Il y a aussi un autre bénéfice fondamental à penser sa stratégie : celui de savoir prioriser.
Quand on est engagé dans une mission sociale ou publique, tout semble important. Chaque besoin appelle une réponse, chaque urgence paraît critique. Et à force de vouloir tout faire, on s’épuise, on dilue son énergie, on devient invisible.
La stratégie invite à faire des choix. À assumer qu’on ne peut pas être partout.
À dire "non" à certaines opportunités pour mieux dire "oui" à ce qui compte vraiment.
Ce n’est pas un luxe. C’est une question de survie organisationnelle et d'intégrité de la mission.

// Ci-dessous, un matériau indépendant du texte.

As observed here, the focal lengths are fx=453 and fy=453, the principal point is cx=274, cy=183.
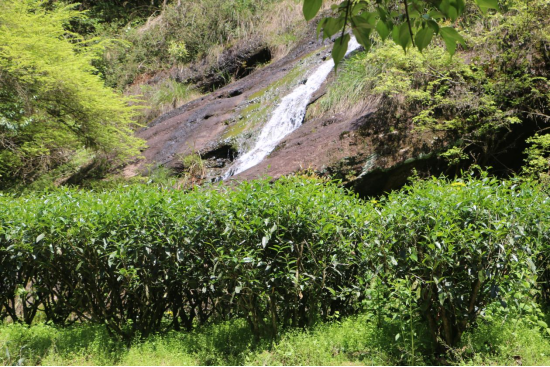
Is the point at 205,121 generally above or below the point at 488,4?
below

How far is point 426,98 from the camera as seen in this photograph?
7859 millimetres

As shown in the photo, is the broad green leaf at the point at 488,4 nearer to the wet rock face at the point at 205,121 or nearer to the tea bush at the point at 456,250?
the tea bush at the point at 456,250

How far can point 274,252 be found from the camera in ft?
12.7

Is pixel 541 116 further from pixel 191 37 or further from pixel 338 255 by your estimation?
pixel 191 37

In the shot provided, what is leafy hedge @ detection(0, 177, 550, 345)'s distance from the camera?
3.31 m

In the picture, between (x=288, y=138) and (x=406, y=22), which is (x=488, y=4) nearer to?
(x=406, y=22)

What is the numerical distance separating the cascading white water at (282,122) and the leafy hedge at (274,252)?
602 cm

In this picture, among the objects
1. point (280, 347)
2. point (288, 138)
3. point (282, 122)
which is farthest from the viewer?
point (282, 122)

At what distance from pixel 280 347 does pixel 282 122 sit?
8049 millimetres

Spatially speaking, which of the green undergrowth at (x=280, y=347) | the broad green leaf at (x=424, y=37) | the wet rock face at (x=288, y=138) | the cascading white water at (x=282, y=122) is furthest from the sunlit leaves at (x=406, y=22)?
the cascading white water at (x=282, y=122)

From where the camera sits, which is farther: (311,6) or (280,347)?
(280,347)

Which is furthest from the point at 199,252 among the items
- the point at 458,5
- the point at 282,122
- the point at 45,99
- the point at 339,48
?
the point at 45,99

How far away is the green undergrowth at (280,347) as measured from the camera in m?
3.40

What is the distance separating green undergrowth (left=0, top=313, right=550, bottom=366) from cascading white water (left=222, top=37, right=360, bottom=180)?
253 inches
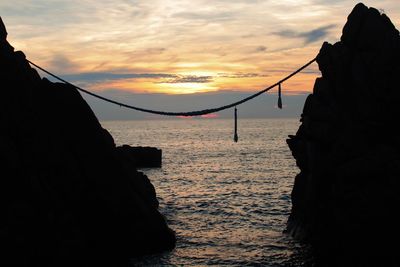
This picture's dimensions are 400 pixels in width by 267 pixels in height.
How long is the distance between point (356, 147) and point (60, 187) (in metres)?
12.3

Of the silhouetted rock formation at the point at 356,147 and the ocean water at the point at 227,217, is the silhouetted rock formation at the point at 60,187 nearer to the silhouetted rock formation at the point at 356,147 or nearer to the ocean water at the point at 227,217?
the ocean water at the point at 227,217

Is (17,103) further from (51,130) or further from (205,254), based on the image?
(205,254)

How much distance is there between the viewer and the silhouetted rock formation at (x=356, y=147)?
16.5 metres

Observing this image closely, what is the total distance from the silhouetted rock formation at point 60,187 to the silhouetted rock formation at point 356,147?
793cm

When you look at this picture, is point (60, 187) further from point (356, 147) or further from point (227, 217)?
point (227, 217)

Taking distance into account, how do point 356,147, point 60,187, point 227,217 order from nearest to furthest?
point 60,187 < point 356,147 < point 227,217

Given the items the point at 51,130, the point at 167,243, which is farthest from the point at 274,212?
the point at 51,130

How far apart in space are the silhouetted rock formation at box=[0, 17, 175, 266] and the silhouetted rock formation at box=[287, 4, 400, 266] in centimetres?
793

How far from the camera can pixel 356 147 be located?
18.1 metres

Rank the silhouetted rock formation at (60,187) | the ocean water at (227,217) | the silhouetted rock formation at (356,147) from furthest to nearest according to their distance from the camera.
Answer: the ocean water at (227,217)
the silhouetted rock formation at (356,147)
the silhouetted rock formation at (60,187)

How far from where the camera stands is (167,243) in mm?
21234

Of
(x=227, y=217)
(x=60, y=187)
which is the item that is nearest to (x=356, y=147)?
(x=60, y=187)

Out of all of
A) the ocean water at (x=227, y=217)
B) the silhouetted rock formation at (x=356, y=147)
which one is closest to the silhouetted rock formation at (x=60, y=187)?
the ocean water at (x=227, y=217)

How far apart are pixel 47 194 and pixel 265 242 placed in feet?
42.8
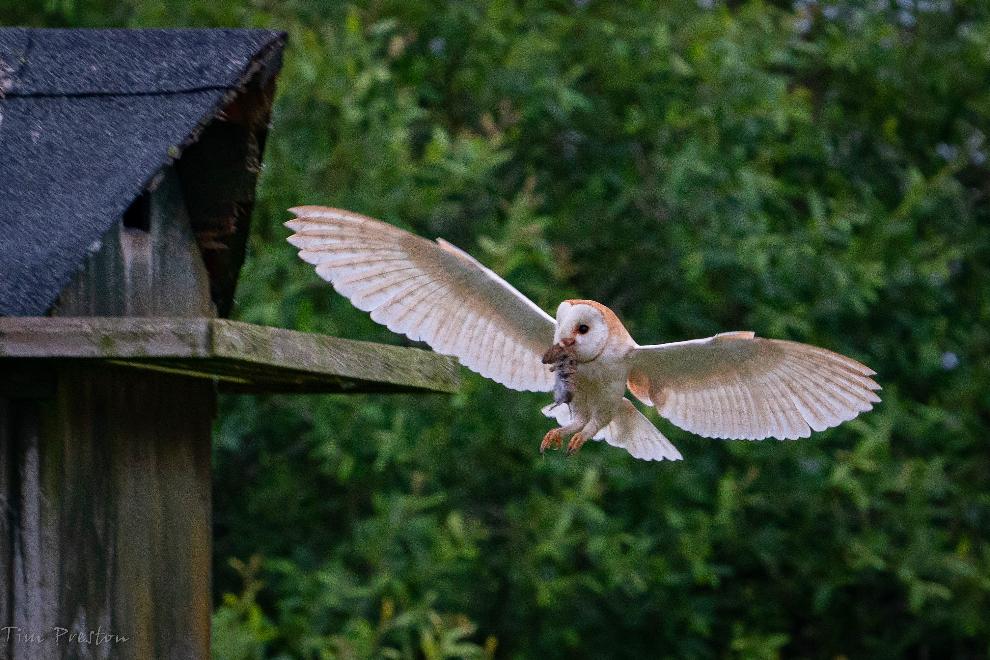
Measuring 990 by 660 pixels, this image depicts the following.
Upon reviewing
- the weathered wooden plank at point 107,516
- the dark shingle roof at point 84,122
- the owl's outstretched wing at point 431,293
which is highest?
the dark shingle roof at point 84,122

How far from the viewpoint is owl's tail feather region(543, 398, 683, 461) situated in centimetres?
337

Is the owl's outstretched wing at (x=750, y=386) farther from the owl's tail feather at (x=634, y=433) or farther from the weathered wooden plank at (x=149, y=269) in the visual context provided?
the weathered wooden plank at (x=149, y=269)

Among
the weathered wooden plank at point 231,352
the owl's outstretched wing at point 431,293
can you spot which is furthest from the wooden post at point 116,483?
the owl's outstretched wing at point 431,293

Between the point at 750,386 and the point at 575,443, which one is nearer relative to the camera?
the point at 575,443

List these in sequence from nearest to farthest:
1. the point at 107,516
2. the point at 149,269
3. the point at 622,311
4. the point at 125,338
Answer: the point at 125,338
the point at 107,516
the point at 149,269
the point at 622,311

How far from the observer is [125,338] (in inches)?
96.4

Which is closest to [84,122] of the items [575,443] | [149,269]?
[149,269]

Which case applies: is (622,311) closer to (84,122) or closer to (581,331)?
(581,331)

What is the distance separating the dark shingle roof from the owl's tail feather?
997 millimetres

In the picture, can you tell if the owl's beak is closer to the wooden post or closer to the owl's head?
the owl's head

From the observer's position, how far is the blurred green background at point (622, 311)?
20.2 feet

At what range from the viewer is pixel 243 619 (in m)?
6.41

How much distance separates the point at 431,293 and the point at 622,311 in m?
3.86

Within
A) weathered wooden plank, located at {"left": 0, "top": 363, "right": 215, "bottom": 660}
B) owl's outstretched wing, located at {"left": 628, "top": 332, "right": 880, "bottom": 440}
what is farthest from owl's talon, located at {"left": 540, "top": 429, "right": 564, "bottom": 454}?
weathered wooden plank, located at {"left": 0, "top": 363, "right": 215, "bottom": 660}
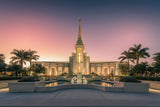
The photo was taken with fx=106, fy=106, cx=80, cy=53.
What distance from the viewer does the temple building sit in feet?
188

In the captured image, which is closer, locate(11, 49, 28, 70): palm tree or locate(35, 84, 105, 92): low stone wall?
locate(35, 84, 105, 92): low stone wall

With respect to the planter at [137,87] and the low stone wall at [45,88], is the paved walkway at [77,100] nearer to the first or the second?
the low stone wall at [45,88]

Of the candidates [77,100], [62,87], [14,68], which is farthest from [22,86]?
[14,68]

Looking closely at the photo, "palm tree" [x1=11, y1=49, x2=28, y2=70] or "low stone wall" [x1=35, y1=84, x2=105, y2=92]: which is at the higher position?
"palm tree" [x1=11, y1=49, x2=28, y2=70]

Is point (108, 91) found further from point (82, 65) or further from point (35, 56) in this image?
point (82, 65)

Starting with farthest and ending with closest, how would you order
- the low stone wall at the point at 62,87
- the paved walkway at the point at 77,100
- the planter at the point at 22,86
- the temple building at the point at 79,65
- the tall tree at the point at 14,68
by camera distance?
the temple building at the point at 79,65 → the tall tree at the point at 14,68 → the low stone wall at the point at 62,87 → the planter at the point at 22,86 → the paved walkway at the point at 77,100

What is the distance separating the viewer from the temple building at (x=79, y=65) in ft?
188

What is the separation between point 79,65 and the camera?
57.2m

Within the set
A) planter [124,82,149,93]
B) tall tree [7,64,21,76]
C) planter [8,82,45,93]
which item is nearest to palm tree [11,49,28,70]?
tall tree [7,64,21,76]

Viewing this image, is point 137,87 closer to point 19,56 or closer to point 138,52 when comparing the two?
point 138,52

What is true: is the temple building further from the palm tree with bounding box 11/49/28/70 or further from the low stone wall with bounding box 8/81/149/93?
the low stone wall with bounding box 8/81/149/93

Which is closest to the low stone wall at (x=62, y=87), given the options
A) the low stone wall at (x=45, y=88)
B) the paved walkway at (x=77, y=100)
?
the low stone wall at (x=45, y=88)

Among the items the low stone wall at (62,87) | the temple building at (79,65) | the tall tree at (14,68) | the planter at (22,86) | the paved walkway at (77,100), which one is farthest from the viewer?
the temple building at (79,65)

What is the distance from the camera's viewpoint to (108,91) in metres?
10.4
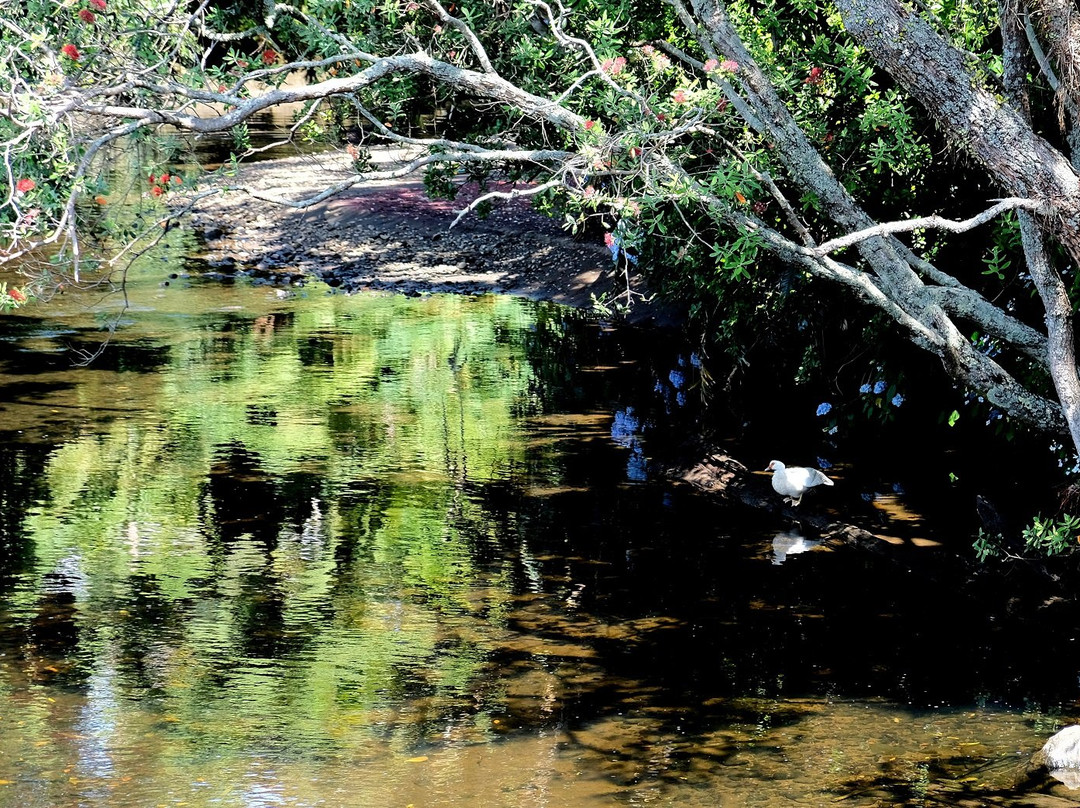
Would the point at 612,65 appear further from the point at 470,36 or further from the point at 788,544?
the point at 788,544

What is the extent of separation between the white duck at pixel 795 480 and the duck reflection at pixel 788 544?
0.51m

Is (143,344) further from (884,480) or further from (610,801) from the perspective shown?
(610,801)

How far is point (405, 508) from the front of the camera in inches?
502

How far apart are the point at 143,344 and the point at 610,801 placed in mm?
14162

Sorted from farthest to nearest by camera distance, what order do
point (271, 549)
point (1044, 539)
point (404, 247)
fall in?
point (404, 247) < point (271, 549) < point (1044, 539)

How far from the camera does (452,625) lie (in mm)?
9961

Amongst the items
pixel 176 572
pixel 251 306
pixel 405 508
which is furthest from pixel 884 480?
pixel 251 306

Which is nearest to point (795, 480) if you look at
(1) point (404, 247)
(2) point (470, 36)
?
(2) point (470, 36)

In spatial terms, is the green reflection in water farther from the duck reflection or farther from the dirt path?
the dirt path

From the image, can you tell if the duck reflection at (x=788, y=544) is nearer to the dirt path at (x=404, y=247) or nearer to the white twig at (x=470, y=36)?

Enfin, la stratégie joue un rôle souvent sous-estimé : elle donne du sens collectif.
Dans des structures où les ressources humaines sont précieuses, où l'engagement repose beaucoup sur la motivation, il est crucial que chacun sache pourquoi il fait ce qu’il fait.
Pas seulement "parce qu’on a toujours fait comme ça", pas seulement "parce qu’on a besoin de nous", mais parce qu’on sait où l’on va.
Et que ce cap est partagé, compris, porté ensemble.
Une bonne stratégie n’est jamais un exercice solitaire d’experts enfermés dans un bureau. C’est un travail de clarification collective. C’est un récit commun qui permet d’aligner les énergies, d’impliquer les partenaires, de convaincre les financeurs.